◆ **Supplied information**:
** START **

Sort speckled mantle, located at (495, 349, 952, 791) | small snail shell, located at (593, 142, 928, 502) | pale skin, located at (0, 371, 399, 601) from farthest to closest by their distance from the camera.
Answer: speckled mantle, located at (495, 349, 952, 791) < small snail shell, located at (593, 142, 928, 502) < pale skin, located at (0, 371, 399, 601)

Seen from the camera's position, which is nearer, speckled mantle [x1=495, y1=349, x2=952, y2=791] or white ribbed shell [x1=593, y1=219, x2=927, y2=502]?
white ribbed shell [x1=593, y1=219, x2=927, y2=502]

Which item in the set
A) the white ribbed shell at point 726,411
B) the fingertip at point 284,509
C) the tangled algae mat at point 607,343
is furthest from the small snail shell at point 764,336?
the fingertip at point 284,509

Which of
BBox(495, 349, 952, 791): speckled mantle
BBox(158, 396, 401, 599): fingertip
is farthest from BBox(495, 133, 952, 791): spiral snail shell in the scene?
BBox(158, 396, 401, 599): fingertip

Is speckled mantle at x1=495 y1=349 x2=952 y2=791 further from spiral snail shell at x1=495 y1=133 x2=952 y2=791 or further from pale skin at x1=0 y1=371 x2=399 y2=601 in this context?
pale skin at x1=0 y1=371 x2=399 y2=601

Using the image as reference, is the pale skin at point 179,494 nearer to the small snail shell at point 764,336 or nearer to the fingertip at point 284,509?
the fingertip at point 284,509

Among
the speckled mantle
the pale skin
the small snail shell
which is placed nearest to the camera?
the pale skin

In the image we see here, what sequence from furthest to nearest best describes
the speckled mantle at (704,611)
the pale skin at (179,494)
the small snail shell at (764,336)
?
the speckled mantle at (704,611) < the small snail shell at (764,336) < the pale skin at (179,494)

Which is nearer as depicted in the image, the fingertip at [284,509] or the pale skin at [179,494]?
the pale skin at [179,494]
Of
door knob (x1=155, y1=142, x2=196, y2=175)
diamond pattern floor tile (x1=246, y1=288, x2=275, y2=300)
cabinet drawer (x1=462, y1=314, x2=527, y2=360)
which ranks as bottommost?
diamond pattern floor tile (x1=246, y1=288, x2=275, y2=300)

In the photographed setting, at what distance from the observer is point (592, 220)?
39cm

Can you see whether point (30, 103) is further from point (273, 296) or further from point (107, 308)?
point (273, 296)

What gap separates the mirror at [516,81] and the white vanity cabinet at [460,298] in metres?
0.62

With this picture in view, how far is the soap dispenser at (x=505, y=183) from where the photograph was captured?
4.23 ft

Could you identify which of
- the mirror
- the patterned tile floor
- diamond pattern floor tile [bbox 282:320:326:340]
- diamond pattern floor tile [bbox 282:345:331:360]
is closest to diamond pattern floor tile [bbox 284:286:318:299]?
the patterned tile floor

** END **

◆ **What to produce**:
Turn the listing above, from its start through the line containing "Answer: speckled mantle, located", into a numbered list, leaving out any blank lines.

◆ **Correct response**:
1. Sort speckled mantle, located at (495, 349, 952, 791) | small snail shell, located at (593, 142, 928, 502) | pale skin, located at (0, 371, 399, 601) from farthest to closest by their distance from the camera.
2. Answer: speckled mantle, located at (495, 349, 952, 791) < small snail shell, located at (593, 142, 928, 502) < pale skin, located at (0, 371, 399, 601)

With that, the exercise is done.